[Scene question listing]

* Begin *

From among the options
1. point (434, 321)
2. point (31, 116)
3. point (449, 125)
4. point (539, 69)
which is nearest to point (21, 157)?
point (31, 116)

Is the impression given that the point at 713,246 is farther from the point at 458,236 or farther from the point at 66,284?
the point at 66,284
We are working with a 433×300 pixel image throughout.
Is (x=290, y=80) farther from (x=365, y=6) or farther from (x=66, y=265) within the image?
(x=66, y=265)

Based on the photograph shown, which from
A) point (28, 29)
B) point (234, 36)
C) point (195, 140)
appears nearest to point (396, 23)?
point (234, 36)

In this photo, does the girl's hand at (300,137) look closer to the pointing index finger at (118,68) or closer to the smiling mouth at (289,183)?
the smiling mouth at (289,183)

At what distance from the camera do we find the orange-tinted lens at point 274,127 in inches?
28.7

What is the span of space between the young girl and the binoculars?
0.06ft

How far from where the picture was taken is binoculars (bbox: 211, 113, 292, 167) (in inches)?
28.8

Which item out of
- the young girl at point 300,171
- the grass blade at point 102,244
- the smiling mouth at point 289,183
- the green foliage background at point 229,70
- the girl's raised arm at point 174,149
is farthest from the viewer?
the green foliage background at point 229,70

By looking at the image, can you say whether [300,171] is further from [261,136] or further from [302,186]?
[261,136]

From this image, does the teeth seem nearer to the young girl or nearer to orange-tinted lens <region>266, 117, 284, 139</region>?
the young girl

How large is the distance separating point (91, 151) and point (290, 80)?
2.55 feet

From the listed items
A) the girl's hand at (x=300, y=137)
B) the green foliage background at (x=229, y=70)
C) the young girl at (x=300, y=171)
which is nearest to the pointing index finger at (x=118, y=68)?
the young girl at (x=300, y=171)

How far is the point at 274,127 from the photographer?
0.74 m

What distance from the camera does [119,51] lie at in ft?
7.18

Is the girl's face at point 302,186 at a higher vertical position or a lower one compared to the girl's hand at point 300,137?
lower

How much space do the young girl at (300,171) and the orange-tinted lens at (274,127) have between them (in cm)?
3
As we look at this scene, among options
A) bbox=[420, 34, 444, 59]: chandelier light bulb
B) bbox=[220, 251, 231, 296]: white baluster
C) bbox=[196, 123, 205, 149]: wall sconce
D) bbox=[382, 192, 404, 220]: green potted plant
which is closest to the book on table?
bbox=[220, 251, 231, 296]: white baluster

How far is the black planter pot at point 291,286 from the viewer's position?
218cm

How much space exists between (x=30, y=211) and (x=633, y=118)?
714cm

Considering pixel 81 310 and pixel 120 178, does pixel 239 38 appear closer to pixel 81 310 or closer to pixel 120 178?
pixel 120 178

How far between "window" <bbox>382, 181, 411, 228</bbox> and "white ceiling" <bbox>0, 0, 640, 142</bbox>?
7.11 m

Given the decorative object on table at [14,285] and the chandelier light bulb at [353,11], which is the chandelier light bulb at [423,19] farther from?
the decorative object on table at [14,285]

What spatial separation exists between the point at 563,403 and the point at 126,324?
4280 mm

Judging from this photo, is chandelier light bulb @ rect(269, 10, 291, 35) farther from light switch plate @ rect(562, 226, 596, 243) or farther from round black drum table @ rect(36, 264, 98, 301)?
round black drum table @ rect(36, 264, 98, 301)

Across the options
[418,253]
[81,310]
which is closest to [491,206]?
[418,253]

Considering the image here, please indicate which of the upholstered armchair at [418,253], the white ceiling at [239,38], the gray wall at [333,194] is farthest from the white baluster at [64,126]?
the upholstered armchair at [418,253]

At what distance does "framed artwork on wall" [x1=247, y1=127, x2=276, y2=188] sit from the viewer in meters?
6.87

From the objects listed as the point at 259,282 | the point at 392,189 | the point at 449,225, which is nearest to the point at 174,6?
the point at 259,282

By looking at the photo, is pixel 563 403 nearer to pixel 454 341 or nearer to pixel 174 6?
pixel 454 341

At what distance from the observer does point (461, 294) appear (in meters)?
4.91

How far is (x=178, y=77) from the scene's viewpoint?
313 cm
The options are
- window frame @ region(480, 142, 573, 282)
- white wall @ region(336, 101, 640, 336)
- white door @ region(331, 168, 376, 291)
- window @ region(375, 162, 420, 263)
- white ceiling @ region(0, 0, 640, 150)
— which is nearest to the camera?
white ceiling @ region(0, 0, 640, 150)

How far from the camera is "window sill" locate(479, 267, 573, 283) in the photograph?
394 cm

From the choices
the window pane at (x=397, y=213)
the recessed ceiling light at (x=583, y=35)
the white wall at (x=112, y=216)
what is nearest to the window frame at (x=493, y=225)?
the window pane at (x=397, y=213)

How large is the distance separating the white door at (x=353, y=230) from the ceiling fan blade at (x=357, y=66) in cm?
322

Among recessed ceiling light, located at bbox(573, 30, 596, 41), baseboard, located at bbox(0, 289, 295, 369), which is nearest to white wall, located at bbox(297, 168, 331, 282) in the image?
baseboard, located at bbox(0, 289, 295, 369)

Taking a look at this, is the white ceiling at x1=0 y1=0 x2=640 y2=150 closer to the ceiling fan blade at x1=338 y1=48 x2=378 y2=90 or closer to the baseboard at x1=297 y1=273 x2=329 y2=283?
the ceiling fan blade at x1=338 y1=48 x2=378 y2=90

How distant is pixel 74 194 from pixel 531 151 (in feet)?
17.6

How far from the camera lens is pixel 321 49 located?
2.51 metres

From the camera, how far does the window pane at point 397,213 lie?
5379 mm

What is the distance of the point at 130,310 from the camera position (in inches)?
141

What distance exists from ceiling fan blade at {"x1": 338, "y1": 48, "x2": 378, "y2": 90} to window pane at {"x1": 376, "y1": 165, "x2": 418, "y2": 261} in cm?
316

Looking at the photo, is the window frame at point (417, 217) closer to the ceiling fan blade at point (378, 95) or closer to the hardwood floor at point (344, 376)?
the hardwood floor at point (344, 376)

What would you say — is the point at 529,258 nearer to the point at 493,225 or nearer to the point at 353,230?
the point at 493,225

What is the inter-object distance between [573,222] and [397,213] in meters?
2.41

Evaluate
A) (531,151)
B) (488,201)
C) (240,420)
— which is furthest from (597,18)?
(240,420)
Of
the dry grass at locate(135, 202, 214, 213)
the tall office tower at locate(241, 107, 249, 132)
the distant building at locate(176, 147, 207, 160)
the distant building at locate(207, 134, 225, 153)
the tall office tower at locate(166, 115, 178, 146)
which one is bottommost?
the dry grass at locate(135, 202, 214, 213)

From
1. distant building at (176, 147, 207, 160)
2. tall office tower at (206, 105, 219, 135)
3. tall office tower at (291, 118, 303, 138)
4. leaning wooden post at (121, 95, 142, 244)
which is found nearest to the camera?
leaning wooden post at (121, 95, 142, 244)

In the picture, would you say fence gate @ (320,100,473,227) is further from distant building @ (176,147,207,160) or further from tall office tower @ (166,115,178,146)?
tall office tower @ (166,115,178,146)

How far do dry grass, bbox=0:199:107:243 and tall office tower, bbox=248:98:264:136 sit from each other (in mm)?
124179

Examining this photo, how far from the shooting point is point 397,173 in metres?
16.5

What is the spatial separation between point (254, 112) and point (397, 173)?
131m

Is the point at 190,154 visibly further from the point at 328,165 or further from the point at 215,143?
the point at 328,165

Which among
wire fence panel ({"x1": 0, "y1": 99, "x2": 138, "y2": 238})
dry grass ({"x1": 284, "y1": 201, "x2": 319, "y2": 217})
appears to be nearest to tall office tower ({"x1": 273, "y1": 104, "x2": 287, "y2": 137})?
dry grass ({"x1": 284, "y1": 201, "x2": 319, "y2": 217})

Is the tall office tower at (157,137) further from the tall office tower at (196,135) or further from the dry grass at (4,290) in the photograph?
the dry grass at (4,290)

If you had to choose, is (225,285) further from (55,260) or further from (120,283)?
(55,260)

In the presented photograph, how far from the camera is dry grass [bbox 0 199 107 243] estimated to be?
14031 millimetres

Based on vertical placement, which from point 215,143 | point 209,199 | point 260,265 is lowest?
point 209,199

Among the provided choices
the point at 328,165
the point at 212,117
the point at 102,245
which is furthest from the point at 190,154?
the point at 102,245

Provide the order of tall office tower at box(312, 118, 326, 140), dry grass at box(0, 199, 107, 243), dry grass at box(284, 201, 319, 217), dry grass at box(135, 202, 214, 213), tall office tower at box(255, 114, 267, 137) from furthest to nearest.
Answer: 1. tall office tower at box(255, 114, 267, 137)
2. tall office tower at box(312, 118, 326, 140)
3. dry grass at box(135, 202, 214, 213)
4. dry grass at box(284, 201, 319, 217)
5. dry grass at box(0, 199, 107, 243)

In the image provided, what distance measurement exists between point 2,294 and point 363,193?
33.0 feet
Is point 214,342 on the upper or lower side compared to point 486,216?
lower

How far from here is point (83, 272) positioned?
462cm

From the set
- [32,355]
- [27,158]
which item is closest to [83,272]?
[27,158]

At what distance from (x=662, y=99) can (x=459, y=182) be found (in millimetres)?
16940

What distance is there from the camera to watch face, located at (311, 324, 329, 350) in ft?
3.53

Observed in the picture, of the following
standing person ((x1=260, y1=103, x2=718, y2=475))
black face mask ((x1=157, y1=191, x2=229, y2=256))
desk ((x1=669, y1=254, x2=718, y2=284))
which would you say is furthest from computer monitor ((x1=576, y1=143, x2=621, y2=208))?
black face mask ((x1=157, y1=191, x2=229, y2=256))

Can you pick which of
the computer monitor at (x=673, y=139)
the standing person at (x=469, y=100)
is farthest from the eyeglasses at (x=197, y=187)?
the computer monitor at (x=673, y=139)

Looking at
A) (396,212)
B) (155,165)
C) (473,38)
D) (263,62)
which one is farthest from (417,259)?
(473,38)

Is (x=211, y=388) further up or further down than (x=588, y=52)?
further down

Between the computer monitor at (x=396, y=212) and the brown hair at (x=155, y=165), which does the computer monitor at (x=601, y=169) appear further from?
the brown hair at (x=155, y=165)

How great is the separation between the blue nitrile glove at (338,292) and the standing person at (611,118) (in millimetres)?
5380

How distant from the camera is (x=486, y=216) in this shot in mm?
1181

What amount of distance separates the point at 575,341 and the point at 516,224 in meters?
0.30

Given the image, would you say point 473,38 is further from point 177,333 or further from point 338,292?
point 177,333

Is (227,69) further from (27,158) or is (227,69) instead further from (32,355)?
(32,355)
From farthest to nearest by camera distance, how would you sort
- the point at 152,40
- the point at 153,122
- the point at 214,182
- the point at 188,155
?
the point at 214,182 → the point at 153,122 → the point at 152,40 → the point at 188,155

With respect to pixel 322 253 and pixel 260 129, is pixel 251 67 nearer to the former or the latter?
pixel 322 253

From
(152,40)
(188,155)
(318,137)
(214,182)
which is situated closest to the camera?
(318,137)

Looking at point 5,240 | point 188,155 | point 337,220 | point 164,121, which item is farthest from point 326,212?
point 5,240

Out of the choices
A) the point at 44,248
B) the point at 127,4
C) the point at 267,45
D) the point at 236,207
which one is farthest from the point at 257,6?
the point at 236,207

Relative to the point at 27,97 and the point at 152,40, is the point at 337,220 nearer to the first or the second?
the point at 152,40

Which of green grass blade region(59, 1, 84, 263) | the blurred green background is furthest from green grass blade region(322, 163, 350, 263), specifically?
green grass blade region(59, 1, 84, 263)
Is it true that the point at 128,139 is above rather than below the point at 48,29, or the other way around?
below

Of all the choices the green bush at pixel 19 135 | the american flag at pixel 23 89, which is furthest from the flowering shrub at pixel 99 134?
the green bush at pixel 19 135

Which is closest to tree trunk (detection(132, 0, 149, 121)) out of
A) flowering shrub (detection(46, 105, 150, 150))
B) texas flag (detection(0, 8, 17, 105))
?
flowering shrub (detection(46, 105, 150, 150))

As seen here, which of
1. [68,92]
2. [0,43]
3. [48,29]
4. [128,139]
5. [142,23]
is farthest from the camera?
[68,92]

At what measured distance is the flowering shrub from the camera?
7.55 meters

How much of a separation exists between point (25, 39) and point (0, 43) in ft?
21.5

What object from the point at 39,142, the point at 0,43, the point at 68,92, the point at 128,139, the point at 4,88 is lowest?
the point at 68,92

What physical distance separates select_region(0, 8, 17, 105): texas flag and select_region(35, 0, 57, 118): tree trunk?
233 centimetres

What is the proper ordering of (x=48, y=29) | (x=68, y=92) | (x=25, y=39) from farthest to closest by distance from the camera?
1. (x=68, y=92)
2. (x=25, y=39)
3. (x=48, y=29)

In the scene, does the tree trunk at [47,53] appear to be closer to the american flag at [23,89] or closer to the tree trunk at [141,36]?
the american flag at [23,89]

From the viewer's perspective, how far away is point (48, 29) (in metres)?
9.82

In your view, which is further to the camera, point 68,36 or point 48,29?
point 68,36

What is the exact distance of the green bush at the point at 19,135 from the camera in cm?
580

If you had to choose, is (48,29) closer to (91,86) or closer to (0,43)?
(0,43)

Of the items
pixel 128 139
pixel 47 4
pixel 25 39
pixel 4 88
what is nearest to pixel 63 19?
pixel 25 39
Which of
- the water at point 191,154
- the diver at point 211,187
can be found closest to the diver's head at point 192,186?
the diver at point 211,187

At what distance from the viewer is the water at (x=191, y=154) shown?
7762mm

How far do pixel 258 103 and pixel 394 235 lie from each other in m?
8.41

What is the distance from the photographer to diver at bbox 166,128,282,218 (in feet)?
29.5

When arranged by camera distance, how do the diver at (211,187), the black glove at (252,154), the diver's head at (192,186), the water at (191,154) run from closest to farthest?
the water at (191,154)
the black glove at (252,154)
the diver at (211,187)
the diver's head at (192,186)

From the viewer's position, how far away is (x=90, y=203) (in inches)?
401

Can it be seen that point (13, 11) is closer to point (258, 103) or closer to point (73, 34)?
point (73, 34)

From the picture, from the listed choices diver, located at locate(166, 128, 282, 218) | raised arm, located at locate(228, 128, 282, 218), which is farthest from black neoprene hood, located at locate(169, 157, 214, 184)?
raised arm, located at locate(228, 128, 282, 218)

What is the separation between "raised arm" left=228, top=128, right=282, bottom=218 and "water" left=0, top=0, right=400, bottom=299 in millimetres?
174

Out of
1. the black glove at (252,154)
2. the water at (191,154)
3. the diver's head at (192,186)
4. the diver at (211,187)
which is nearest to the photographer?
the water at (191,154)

* End *

— Required work —
Rewrite the listing from the line with "What physical distance" up to and including the line with "233 centimetres", renaming "tree trunk" as "tree stump" and leaving everything else unchanged.

— Task answer —
What physical distance separates select_region(0, 8, 17, 105): texas flag and select_region(35, 0, 57, 118): tree stump?
233 centimetres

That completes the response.